Sophie Wilmès: Oui, plutôt pour vivre l’expérience et pouvoir rencontrer des nouvelles personnes. Honnêtement, même si je n’ai pas de regret, ce n’est pas quelque chose que je referais.
 

«Lors de mes études, la politique était très loin de mes préoccupations»

GUIDO: Où avait-on le plus de chances de vous croiser pendant vos années d'études?
Sophie Wilmès: Certainement à la cafétéria de l’IHECS! Il s’agissait vraiment du cœur de l’IHECS: certains y travaillaient, d’autres s’y retrouvaient entre deux pauses ou faisaient la fête.

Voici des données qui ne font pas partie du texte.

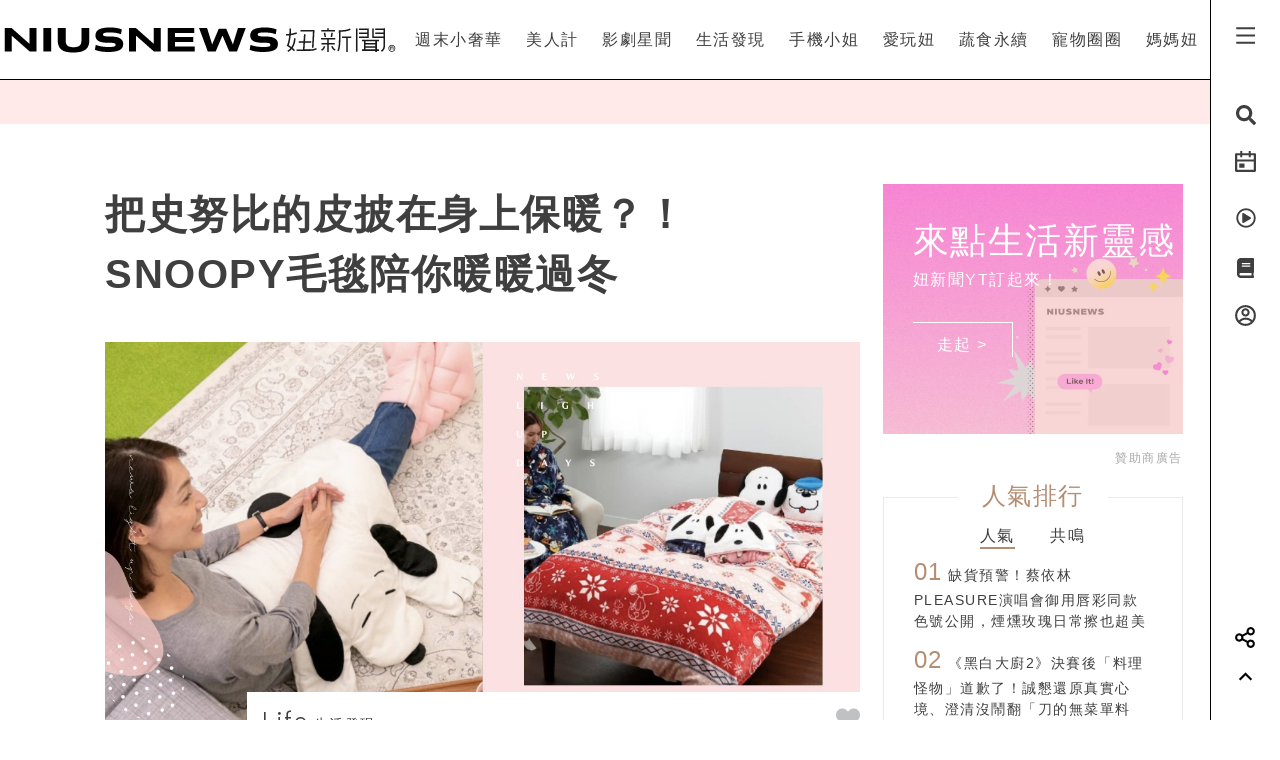

--- FILE ---
content_type: text/html; charset=utf-8
request_url: https://www.google.com/recaptcha/api2/aframe
body_size: 267
content:
<!DOCTYPE HTML><html><head><meta http-equiv="content-type" content="text/html; charset=UTF-8"></head><body><script nonce="0nSlGTMC5mLBbY40MX1DBw">/** Anti-fraud and anti-abuse applications only. See google.com/recaptcha */ try{var clients={'sodar':'https://pagead2.googlesyndication.com/pagead/sodar?'};window.addEventListener("message",function(a){try{if(a.source===window.parent){var b=JSON.parse(a.data);var c=clients[b['id']];if(c){var d=document.createElement('img');d.src=c+b['params']+'&rc='+(localStorage.getItem("rc::a")?sessionStorage.getItem("rc::b"):"");window.document.body.appendChild(d);sessionStorage.setItem("rc::e",parseInt(sessionStorage.getItem("rc::e")||0)+1);localStorage.setItem("rc::h",'1768776166147');}}}catch(b){}});window.parent.postMessage("_grecaptcha_ready", "*");}catch(b){}</script></body></html>

--- FILE ---
content_type: image/svg+xml
request_url: https://www.niusnews.com/images/v5/svg/arrow-right.svg
body_size: 22
content:
<?xml version="1.0" encoding="iso-8859-1"?>
<!-- Generator: Adobe Illustrator 21.1.0, SVG Export Plug-In . SVG Version: 6.00 Build 0)  -->
<svg version="1.1" id="Layer_1" xmlns="http://www.w3.org/2000/svg" xmlns:xlink="http://www.w3.org/1999/xlink" x="0px" y="0px"
	 viewBox="0 0 274.99 82.965" style="enable-background:new 0 0 274.99 82.965;" xml:space="preserve">
<path d="M243.305,72.497H20.035V60.966h-0.006h223.276l-47.814-47.814L203.643,5l57.655,57.655c2.254,2.254,2.254,7.587,0,9.842"/>
</svg>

Tout le monde se connaissait et s’adonnait à ses activités, les uns à côté des autres.

GUIDO: Vous étiez déjà engagée politiquement à cette époque?
Sophie Wilmès: Ma première campagne communale à Uccle s’est passée quelques années après avoir obtenu mon diplôme à l’IHECS. Lors de mes études, la politique était très loin de mes préoccupations. Disons que ça a un peu changé…

GUIDO: Vous souvenez-vous d'anecdotes relatives à cette époque?
Sophie Wilmès: Il y en a tellement que c’est difficile d’en sélectionner… D’autant plus que la plupart ne sont pas racontables!

Le message de soutien de l'ancienne Première Ministre aux étudiants

Pour conclure cette interview, nous avons demandé à lSophie Wilmès d'adresser un message de soutien aux étudiants qui commencent une nouvelle année académique encore marquée par la crise du coronavirus.

«La rentrée académique est toujours une forme de saut dans l’inconnu et l’incertitude engendrée par le coronavirus peut susciter une angoisse supplémentaire. Il ne faut pas désespérer, il faut tenir bon. Suivre les règles. Faire preuve de solidarité les uns envers les autres. Et surtout, s’amuser! S’amuser en profitant du folklore estudiantin mais aussi en apprenant, ce qui rend l’apprentissage beaucoup plus facile! Le tout, évidemment, en respectant les règles de sécurité. Dans ces moments difficiles, il faut se serrer les coudes. Je suis confiante car je sais que la jeunesse a cette formidable capacité d’adaptation, cette faculté de rester optimiste aussi. Après ce que nous venons de traverser, c’est essentiel.»